Pour Eric Dor, directeur des études économiques à l'IESEG School of Management, une dégradation serait "logique". D'abord parce que la situation politique n'aide pas à mettre en œuvre "un plan crédible d'assainissement budgétaire", comme Fitch l'exigeait en mars.

Mais aussi pour effacer "une incohérence" : 17 pays européens sont moins bien notés que la France alors qu'ils ont - à très peu d'exceptions près - des ratios de finances publiques meilleurs que les 5,8% du PIB de déficit public et 113% du PIB de dette publique enregistrés en France en 2024.

Coup d'envoi 

Depuis mardi, la nomination rapide à Matignon de Sébastien Lecornu pour succéder à François Bayrou, tombé la veille lors du vote de confiance, ravive l'espoir d'un budget 2026 présenté en temps et heure.

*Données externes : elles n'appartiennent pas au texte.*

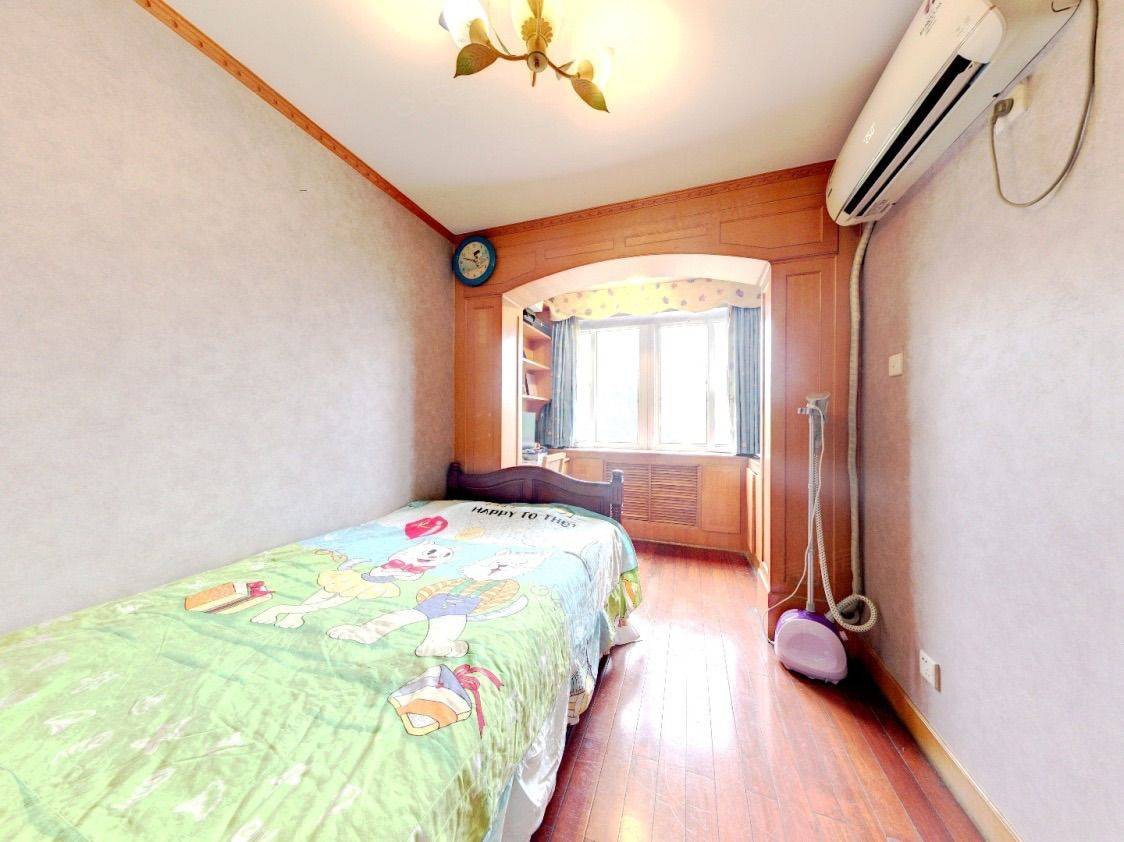 青岛 市北 | 浮山后二小区-A区_3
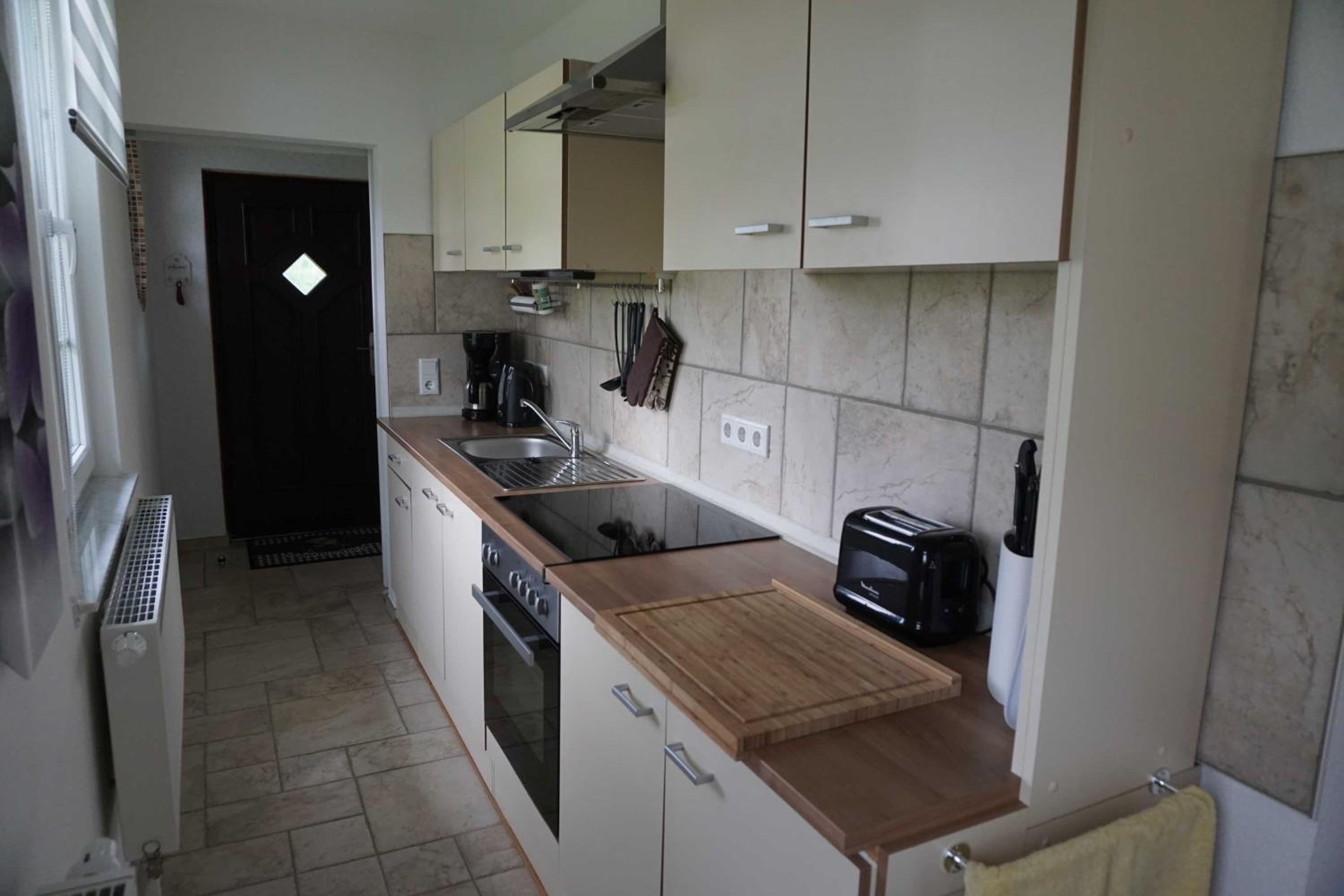 Ferienhaus An der Suhle Quelle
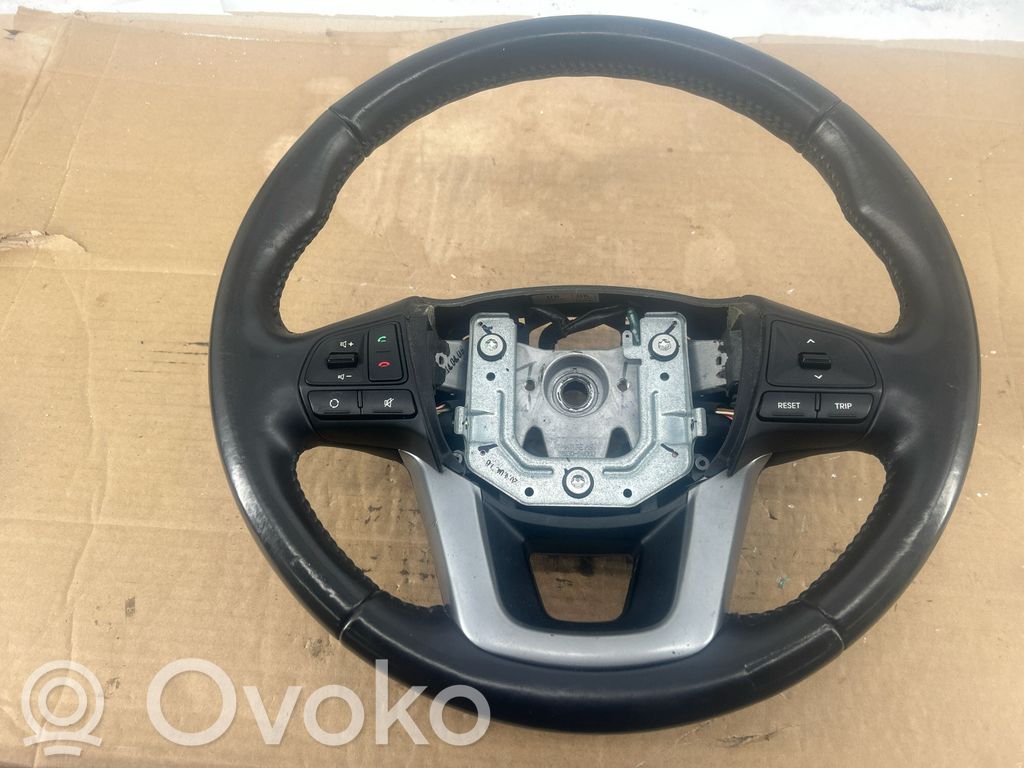 KIA Rio Руль 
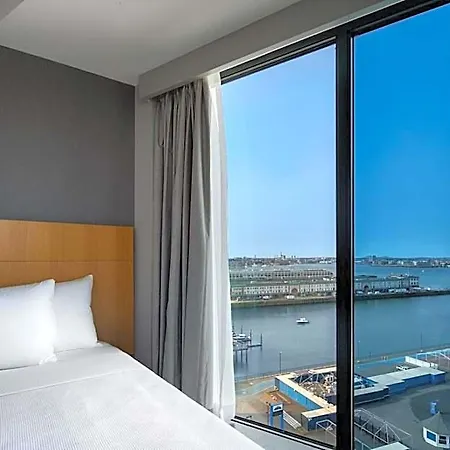 Hotel Hyatt Place Boston/seaport District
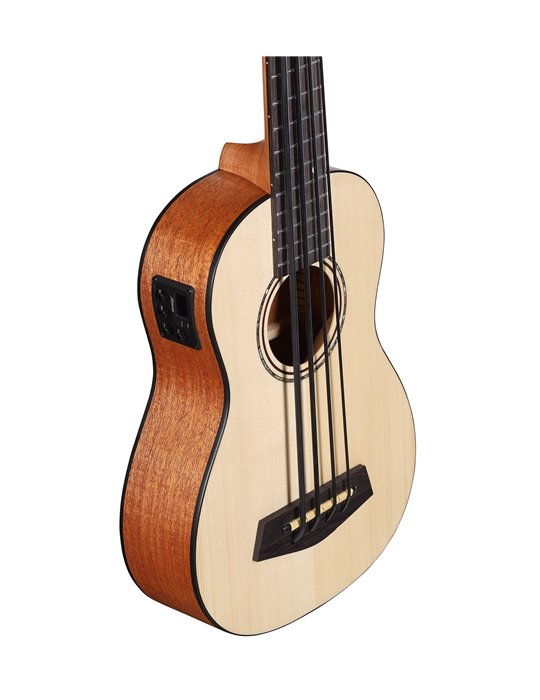 AU60E-BASS ART. UKE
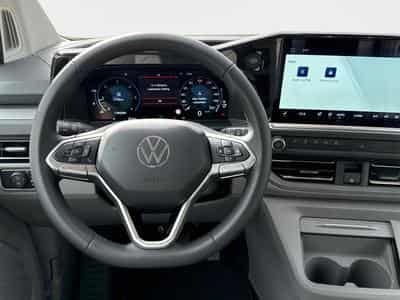 VW T7 Style (2026) - Photo 8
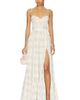 V. Chapman V. Chapman Gwen Maxi Dress - 1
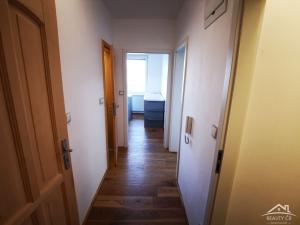 Pronájem bytu 2+1, Jihlava, Nad Plovárnou, 68 m2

Lucile Bembaron, économiste chez Asterès, juge ainsi "plausible" que Fitch "attende davantage de visibilité politique" pour agir.

D'autant, remarque Hadrien Camatte, économiste France chez Natixis, que les finances publiques n'ont pas enregistré cette année de nouveau dérapage inattendu, et que "la croissance résiste".

L'Insee a même annoncé jeudi qu'en dépit du "manque de confiance" généralisé, celle-ci pourrait dépasser la prévision du gouvernement sortant - 0,7% - pour atteindre 0,8% cette année.

Anthony Morlet-Lavidalie, responsable France à l'institut Rexecode, observe aussi que Fitch, la plus petite des trois principales agences internationales de notation, "donne rarement le coup d'envoi" des dégradations.

Mais il estime "très probable" que la principale agence, S&P Global, abaissera le pouce lors de sa propre revue, le 28 novembre.

Selon ses calculs, la France ne sera en effet pas en mesure de réduire à moins de 5% son déficit public l'an prochain, contre les 4,6% qu'espérait François Bayrou.

Les économistes affirment cependant qu'une dégradation ne troublerait pas les marchés, "qui l'ont déjà intégrée", relève Maxime Darmet, économiste senior chez Allianz Trade.

Syndrome 

La dette française s'y négocie déjà à un taux bien plus coûteux que la dette allemande, dépassant même l'espace d'une journée, mardi, le taux de la dette italienne.

Les marchés donnent déjà à la France une "notation implicite" bien plus basse que sa note actuelle de AA-, estime M. Morlet-Lavidalie.

Il craint des taux qui resteraient "durablement très élevés", provoquant "un étranglement progressif", avec des intérêts à rembourser captant "une part significative de la dépense publique, alors qu'on a des besoins considérables sur d'autres postes".

L'économiste décrit une France en proie au "syndrome du mauvais élève".

"Lorsqu'on avait 20/20", explique-t-il - la France était jusqu'à 2012 notée AAA, note maximale qu'a toujours l'Allemagne - "on faisait tout pour s'y maintenir. Maintenant on dit que 17/20 (AA-) ça reste une très bonne note. Bientôt ce sera +tant qu'on est au-dessus de la moyenne, c'est pas si mal+. Quand on est la France, en zone euro, on devrait quand même être un peu plus ambitieux que cela!", dit-il à l'AFP.

Pour autant, même abaissée à A+, "la dette française resterait de très bonne qualité", relativise M. Camatte, préférant souligner "la forte épargne des ménages et une position des entreprises qui reste très saine".